Following reports this week of Chase sending refunds to cardholders, two federal agencies have ordered Chase to refund $309 million to 2.1 million credit card holders for unfair billing practices related to add-on products it sold them. The bank also received an $80 million fine.
The Office of the Comptroller of the Currency and the Consumer Financial Protection Bureau said Thursday that the bank offered consumers identity-theft protection services that would monitor their credit and alert them to potentially fraudulent activity for a monthly fee.
However, the bank did not provide the full benefits of the service, charged customers upfront before providing the service and charged customers who didn't provide authorization, according to the CFPB. In some cases, consumers paid interest charges and fees when the service fee automatically re-upped on their credit card and exceeded their limits, the CFPB said.

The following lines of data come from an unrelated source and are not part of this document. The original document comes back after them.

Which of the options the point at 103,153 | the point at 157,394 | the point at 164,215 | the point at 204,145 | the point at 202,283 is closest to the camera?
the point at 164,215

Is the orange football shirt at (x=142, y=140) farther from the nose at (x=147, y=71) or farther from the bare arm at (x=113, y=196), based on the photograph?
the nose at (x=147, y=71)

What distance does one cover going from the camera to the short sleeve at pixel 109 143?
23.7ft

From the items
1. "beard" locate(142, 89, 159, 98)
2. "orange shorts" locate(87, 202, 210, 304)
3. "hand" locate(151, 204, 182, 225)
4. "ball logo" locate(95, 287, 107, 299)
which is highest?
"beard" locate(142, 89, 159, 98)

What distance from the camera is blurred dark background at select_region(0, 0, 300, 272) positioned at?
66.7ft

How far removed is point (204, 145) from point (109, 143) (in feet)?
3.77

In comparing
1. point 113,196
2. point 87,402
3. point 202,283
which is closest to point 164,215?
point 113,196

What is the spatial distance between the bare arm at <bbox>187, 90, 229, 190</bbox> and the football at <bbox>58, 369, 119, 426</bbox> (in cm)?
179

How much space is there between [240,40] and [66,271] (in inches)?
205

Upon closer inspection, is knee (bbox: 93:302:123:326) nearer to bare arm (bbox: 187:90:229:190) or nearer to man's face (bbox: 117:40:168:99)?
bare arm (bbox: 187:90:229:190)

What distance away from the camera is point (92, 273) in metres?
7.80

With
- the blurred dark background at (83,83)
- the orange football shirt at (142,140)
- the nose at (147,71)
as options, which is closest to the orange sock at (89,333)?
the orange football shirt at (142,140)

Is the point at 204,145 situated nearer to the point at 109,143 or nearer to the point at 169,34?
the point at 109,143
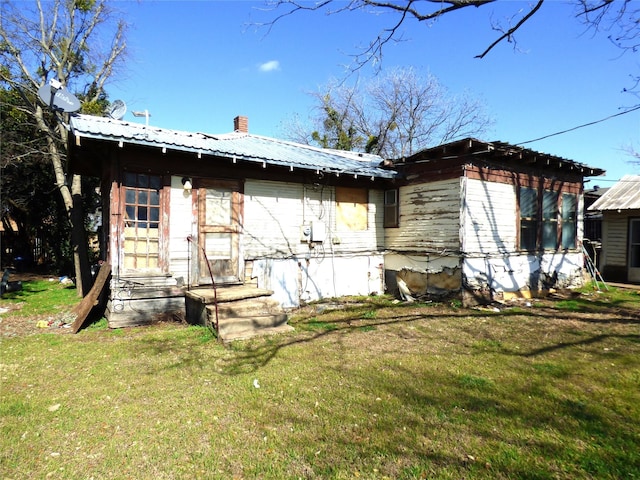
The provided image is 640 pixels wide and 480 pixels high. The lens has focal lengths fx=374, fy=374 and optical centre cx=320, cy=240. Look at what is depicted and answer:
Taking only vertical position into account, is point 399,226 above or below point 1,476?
above

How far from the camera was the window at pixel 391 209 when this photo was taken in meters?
10.7

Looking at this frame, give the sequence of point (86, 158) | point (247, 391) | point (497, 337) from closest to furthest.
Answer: point (247, 391) < point (497, 337) < point (86, 158)

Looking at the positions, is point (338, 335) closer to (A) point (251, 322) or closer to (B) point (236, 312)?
(A) point (251, 322)

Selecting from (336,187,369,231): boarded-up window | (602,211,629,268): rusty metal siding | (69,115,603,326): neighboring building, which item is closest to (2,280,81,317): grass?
(69,115,603,326): neighboring building

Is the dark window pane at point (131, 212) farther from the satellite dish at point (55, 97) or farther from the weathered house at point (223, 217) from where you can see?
the satellite dish at point (55, 97)

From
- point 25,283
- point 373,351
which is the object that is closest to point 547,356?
point 373,351

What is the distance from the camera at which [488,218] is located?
382 inches

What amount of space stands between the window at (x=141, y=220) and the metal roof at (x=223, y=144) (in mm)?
876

Chase said in a statement that it had credited or refunded all customers who were affected. The bank stopped enrollment in these products in the middle of last year and won't offer them anymore by the end of the year. It called the billing practices "regrettable."
Chase is the third credit card issuer to land in hot water with the CFPB and OCC over its credit card add-on products. Last year, Capital One and Discover both had to refund and pay fines totaling hundreds of millions of dollars due to the marketing of their add-on products.
"The CFPB's fine amounts continue to be staggering," says John Ulzheimer, credit expert for Credit Sesame. "(And their) actions continue to send a clear message to companies that sell enhancement services that they better do right by the consumer or they may be asked to give back any revenues received, and then some."